For example, don’t say, “I know you’ve probably got something better to do, but…” or “I don’t suppose you’d be interested, but if you’d like to…”
By apologizing or using self-deprecating language, you’re suggesting that only a desperate or bored person would want to hang out with you, which may make you appear desperate too.
When you’re getting to know someone, ask them out for a low-key activity like brunch or browsing a local market for a couple of hours. Don’t ask too much too soon. For example, although it’s normal to invite a best friend on a weekend trip, this kind of invitation would probably scare off someone you’ve only seen a couple of times.
It’s good to keep an open mind when looking for friends. For example, there’s no need to write someone off just because they are much older or younger than you. But if you try to make friends with anybody and everybody just because you feel lonely, you may come off as desperate.
In a healthy friendship, both people feel comfortable sharing their thoughts, feelings, and experiences. However, sharing too much too soon can make you appear socially unskilled and needy. Your new friend might get the impression that you’re desperate for someone to talk to.
Oversharing can make other people feel uneasy. They might feel as though they have to share in return, even if they would rather wait until they know you better. Here’s a guide on how to stop oversharing.
Friendships are good for our general well-being, so it’s normal to put effort into making friends. If you are lonely or fear rejection, you may try especially hard because you want companionship.

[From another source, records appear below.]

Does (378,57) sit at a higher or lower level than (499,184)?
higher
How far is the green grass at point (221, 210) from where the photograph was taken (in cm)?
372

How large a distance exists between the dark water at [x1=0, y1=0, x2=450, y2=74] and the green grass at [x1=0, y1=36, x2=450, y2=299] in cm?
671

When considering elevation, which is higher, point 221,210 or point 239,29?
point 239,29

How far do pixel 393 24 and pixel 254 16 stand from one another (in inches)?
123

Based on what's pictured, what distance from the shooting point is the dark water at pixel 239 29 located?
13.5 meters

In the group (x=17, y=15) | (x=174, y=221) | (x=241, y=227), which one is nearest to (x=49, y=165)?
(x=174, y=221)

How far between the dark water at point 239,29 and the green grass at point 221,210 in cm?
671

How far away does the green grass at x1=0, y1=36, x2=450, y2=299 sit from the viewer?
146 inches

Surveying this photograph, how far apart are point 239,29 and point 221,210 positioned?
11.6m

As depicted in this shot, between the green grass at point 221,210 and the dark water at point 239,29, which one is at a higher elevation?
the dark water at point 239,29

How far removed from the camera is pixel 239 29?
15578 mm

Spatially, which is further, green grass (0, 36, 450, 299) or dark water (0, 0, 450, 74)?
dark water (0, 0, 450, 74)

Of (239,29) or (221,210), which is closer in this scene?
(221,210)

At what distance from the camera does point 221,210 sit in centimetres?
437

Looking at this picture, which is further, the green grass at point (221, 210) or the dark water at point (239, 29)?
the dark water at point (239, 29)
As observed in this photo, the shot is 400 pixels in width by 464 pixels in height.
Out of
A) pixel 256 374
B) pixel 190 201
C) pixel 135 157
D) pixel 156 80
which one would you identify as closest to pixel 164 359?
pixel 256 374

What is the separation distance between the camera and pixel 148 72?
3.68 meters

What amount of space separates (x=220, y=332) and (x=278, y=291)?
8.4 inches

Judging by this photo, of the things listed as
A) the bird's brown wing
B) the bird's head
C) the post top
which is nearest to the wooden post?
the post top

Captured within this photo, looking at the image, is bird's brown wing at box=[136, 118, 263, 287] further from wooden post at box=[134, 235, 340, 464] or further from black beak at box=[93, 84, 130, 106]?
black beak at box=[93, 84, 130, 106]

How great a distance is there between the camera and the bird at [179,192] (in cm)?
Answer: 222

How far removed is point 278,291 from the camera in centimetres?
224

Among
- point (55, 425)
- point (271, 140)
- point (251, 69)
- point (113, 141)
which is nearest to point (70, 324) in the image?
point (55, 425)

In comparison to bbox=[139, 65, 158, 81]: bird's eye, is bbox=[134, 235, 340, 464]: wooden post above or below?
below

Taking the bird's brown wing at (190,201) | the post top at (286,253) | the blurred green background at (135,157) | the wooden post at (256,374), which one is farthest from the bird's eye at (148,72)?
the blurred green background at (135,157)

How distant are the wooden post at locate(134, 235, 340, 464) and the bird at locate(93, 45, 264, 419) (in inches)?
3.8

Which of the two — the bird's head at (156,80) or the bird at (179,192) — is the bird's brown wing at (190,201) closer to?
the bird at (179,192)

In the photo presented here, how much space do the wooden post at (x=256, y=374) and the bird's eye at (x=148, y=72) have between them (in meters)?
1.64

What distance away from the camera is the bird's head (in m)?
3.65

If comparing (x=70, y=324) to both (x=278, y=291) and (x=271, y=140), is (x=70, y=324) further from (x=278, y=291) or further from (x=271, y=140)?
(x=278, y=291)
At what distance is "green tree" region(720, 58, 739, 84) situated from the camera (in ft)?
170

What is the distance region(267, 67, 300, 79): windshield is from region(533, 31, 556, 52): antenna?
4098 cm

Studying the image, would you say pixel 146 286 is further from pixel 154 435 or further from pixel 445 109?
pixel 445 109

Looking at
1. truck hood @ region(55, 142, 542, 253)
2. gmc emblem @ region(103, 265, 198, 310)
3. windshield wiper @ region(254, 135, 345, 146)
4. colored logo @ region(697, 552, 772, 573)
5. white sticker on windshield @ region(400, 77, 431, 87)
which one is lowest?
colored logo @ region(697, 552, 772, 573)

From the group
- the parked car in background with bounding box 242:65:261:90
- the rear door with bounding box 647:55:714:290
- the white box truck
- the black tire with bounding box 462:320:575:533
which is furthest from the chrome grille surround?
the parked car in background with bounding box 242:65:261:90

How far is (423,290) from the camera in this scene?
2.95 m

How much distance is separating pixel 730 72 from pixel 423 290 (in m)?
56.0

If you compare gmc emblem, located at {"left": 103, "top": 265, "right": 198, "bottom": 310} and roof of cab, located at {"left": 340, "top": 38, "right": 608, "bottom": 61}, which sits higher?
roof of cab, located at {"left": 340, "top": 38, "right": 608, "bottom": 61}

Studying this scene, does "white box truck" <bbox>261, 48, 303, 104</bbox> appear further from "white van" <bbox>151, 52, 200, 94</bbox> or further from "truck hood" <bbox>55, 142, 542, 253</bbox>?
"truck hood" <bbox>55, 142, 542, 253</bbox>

If you feel inferior to others, you may try hard because you think you have to compensate for your flaws.
If you struggle to make conversation and appear friendly, you’ll find it hard to get close to people. Other possible reasons include undesirable social habits like interrupting or bragging, problems trusting others, or lack of opportunity to meet people with similar values and interests.
Friendships require regular contact. If you don’t keep in touch with your friends and arrange to spend time together, the friendship may fade. Other possible reasons why you can’t keep friends include an inability to open up to people, depression, and social anxiety.